Myspace who is an American social networking service, found themselves a victim of a historical attack in 2013. There were around 360 million (Bicchierai, 2016) user account was leaked and sold on the dark web. The data that was breached included email addresses, passwords, and usernames. Myspace wasn’t aware of the attack, so it is unknown when the data was exactly stolen. However, when Myspace was notified of the hack users were kept in the dark for a while. The hackers were identified as Peace and an operator of LeakedSource. The data was uploaded on the black web where it was traded and sold to numerous individuals. “Peace was asking for 6 Bitcoin (roughly $2,800) for the stolen passwords and emails” (Bicchierai, 2016). The passwords were hashed with the ‘SHA1 algorithm’ (Bicchierai, 2016). However, this algorithm is known to be weak and easy to crack. Myspace also did not salt their passwords making it easier to hack. Salting is used in password hashing which makes it harder for hackers to gain access and information. Myspace ordered their user to change their passwords after the attack. The company also updated their algorithms to stop future attacks and started to salt their passwords. In the future, Myspace should be diligent on keeping their users informed when attacks occur. This would create the user to take action and protect their private information.

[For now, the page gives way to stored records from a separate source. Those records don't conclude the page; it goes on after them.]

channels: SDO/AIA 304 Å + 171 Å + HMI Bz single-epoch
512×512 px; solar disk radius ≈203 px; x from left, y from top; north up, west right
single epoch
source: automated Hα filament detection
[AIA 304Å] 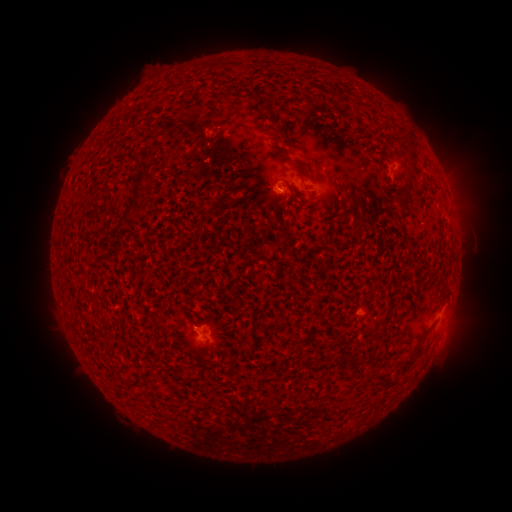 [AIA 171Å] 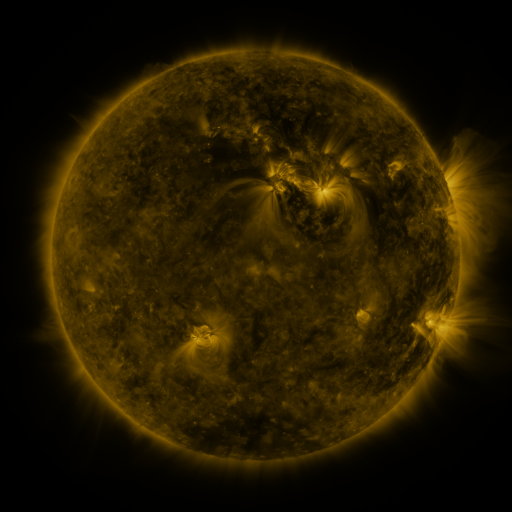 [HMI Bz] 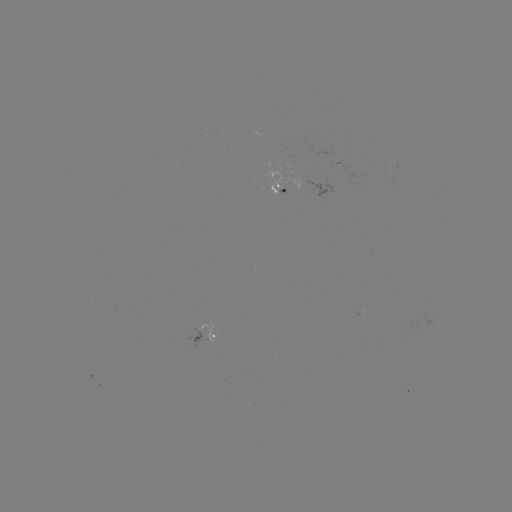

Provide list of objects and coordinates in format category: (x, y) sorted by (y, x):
filament: (215, 65)
filament: (254, 97)
filament: (402, 139)
filament: (284, 160)
filament: (411, 165)
filament: (139, 178)
filament: (402, 206)
filament: (360, 219)
filament: (283, 238)
filament: (411, 360)
filament: (353, 363)
filament: (384, 379)
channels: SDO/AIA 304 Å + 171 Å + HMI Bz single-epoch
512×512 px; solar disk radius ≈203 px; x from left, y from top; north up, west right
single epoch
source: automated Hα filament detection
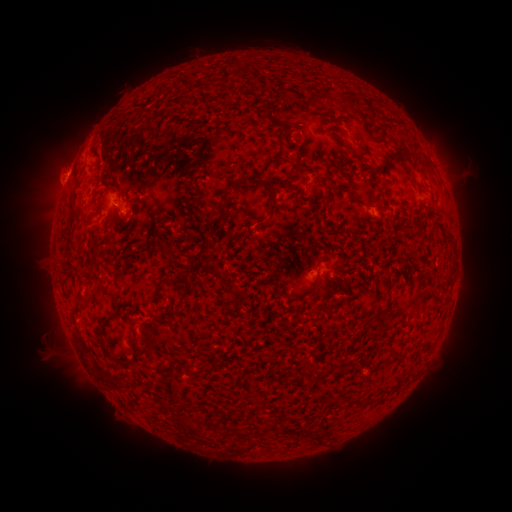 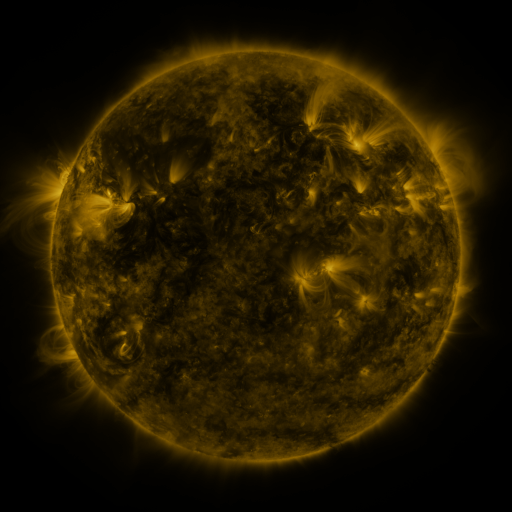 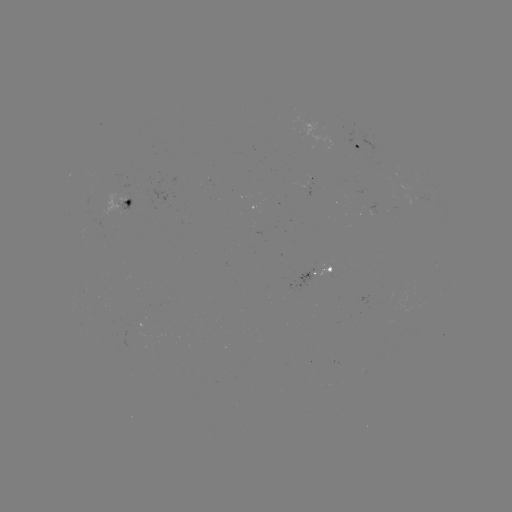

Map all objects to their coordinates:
filament: <bbox>272, 92, 281, 103</bbox>
filament: <bbox>327, 95, 338, 108</bbox>
filament: <bbox>259, 102, 269, 112</bbox>
filament: <bbox>292, 108, 326, 135</bbox>
filament: <bbox>252, 119, 291, 143</bbox>
filament: <bbox>325, 126, 345, 145</bbox>
filament: <bbox>329, 140, 355, 158</bbox>
filament: <bbox>385, 145, 406, 164</bbox>
filament: <bbox>420, 155, 431, 169</bbox>
filament: <bbox>228, 173, 275, 193</bbox>
filament: <bbox>281, 176, 288, 187</bbox>
filament: <bbox>360, 179, 374, 191</bbox>
filament: <bbox>322, 187, 330, 196</bbox>
filament: <bbox>112, 189, 122, 201</bbox>
filament: <bbox>347, 190, 367, 206</bbox>
filament: <bbox>67, 194, 75, 213</bbox>
filament: <bbox>321, 198, 329, 208</bbox>
filament: <bbox>267, 200, 274, 218</bbox>
filament: <bbox>216, 204, 227, 215</bbox>
filament: <bbox>122, 223, 133, 235</bbox>
filament: <bbox>126, 233, 136, 245</bbox>
filament: <bbox>65, 235, 72, 247</bbox>
filament: <bbox>445, 235, 453, 245</bbox>
filament: <bbox>156, 244, 167, 254</bbox>
filament: <bbox>341, 249, 356, 263</bbox>
filament: <bbox>169, 257, 188, 274</bbox>
filament: <bbox>201, 262, 246, 310</bbox>
filament: <bbox>161, 279, 171, 286</bbox>
filament: <bbox>180, 291, 190, 301</bbox>
filament: <bbox>294, 293, 317, 300</bbox>
filament: <bbox>147, 296, 158, 304</bbox>
filament: <bbox>318, 304, 329, 311</bbox>
filament: <bbox>375, 305, 388, 315</bbox>
filament: <bbox>148, 310, 166, 324</bbox>
filament: <bbox>129, 320, 139, 348</bbox>
filament: <bbox>183, 362, 198, 376</bbox>
filament: <bbox>200, 363, 212, 373</bbox>
filament: <bbox>355, 395, 376, 404</bbox>
filament: <bbox>185, 422, 205, 442</bbox>
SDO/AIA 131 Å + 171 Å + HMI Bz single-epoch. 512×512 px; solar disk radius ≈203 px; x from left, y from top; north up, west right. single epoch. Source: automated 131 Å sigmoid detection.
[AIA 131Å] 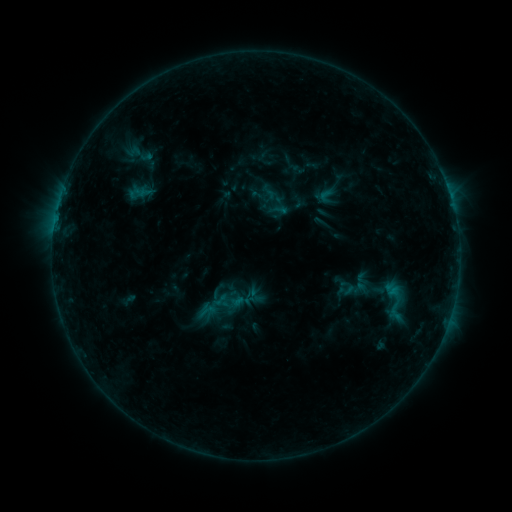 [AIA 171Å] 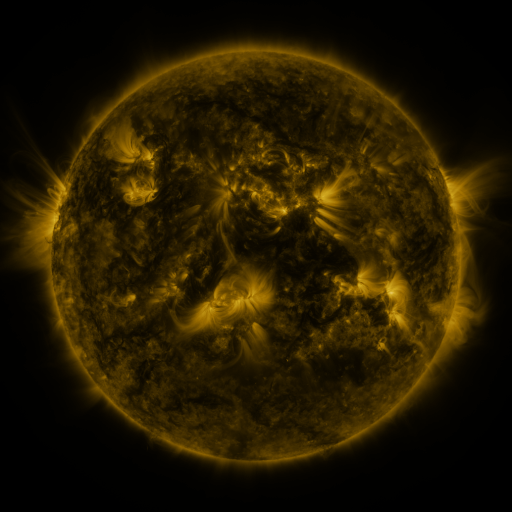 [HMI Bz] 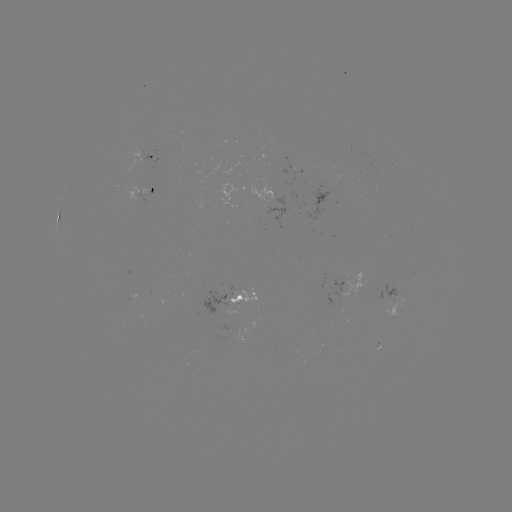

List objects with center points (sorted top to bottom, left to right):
sigmoid: <bbox>372, 275, 415, 326</bbox>
sigmoid: <bbox>195, 300, 218, 319</bbox>
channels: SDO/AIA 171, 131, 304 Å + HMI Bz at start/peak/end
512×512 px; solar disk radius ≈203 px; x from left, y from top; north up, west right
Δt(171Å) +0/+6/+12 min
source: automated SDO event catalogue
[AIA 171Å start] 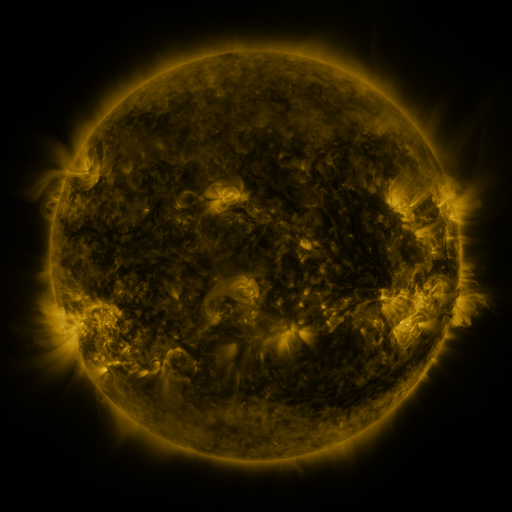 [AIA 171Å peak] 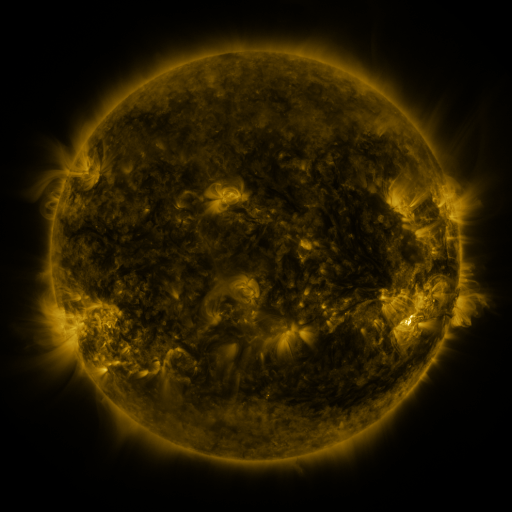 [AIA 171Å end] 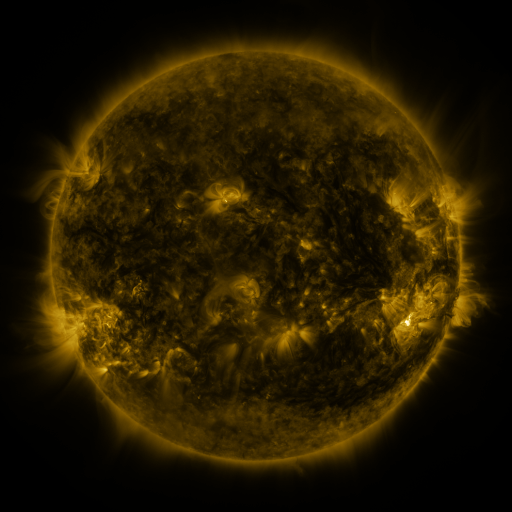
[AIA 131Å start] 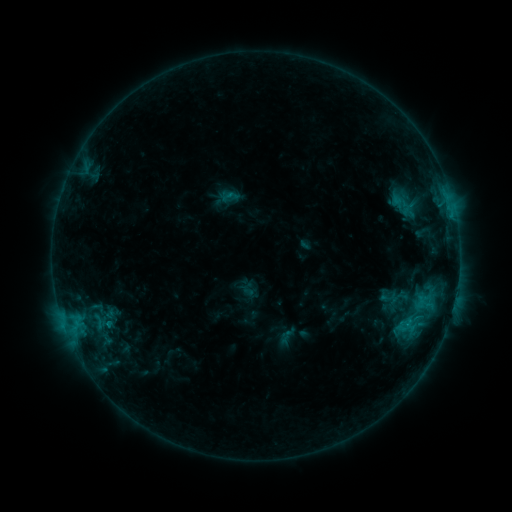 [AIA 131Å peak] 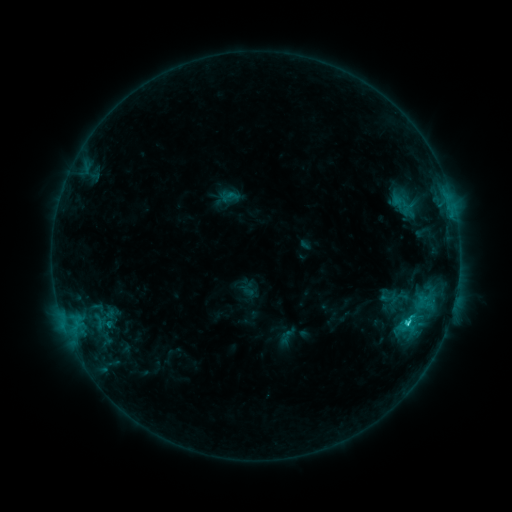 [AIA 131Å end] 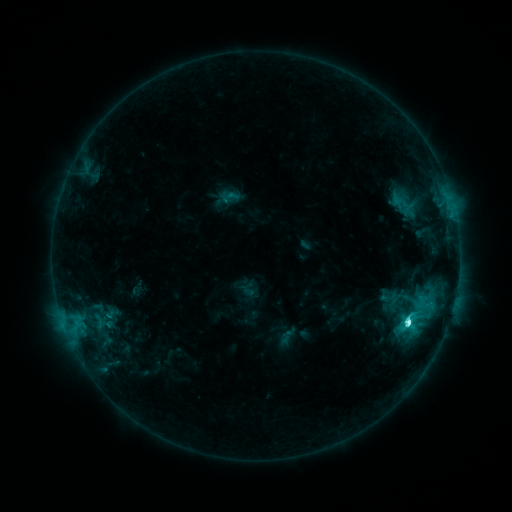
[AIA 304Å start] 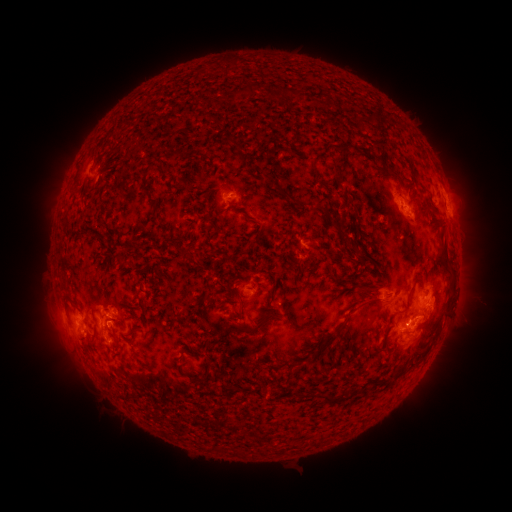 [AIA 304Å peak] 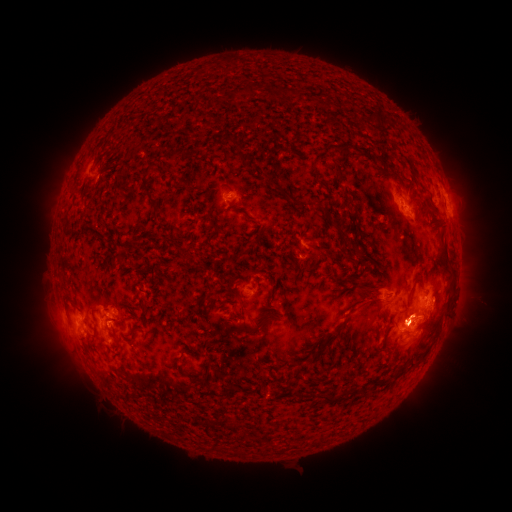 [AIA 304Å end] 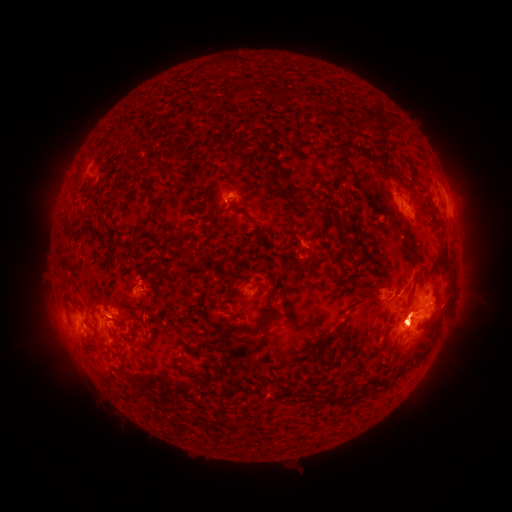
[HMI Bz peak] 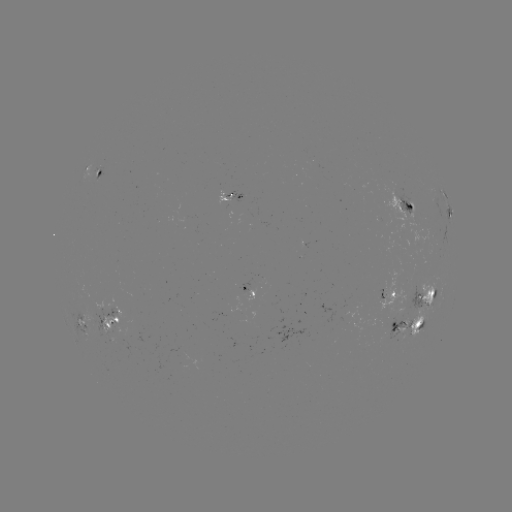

Data breaches can occur at any moment and to any person. With increasing technology, hacking is becoming more prominent. As we can see, cyber-attacks can be detrimental and has everlasting effects. Information like passwords, credit card access, login IDs, and email passwords can be stolen in the blink of an eye. Big-time corporations must keep up with their security systems. Individuals want to be able to trust companies with their personal information. It is important that we as users are aware of these attacks and that changing our passwords and information can help reduce the impact of the attacks. Adobe who was hacked in 2013 but made great strides to gain the trust of its users again. They updated their security forces and required future subscriptions to be made to gain access to accounts. Companies like TJX updated their PIN data as well as frequently checking transaction history for suspicious activity. Myspace updated their algorithms so it wouldn’t be easy for a hacker to gain access to users’ personal information. These three companies took hard hits to their security forces. But they took action in correcting their mistakes and updating their security for their users. These companies need to admit to their failures and learn from them. We can use these hacking experiences and learn from them for the future. Companies can use these examples to create protective steps and measure when an attack occurs. They should have backup plans created to follow when attacks are made. However due to the technological advances being made daily; cybersecurity is becoming an increasingly important topic. Cyberattacks are becoming more prominent due to access to technology and information. Users need to be aware of in order to protect themselves.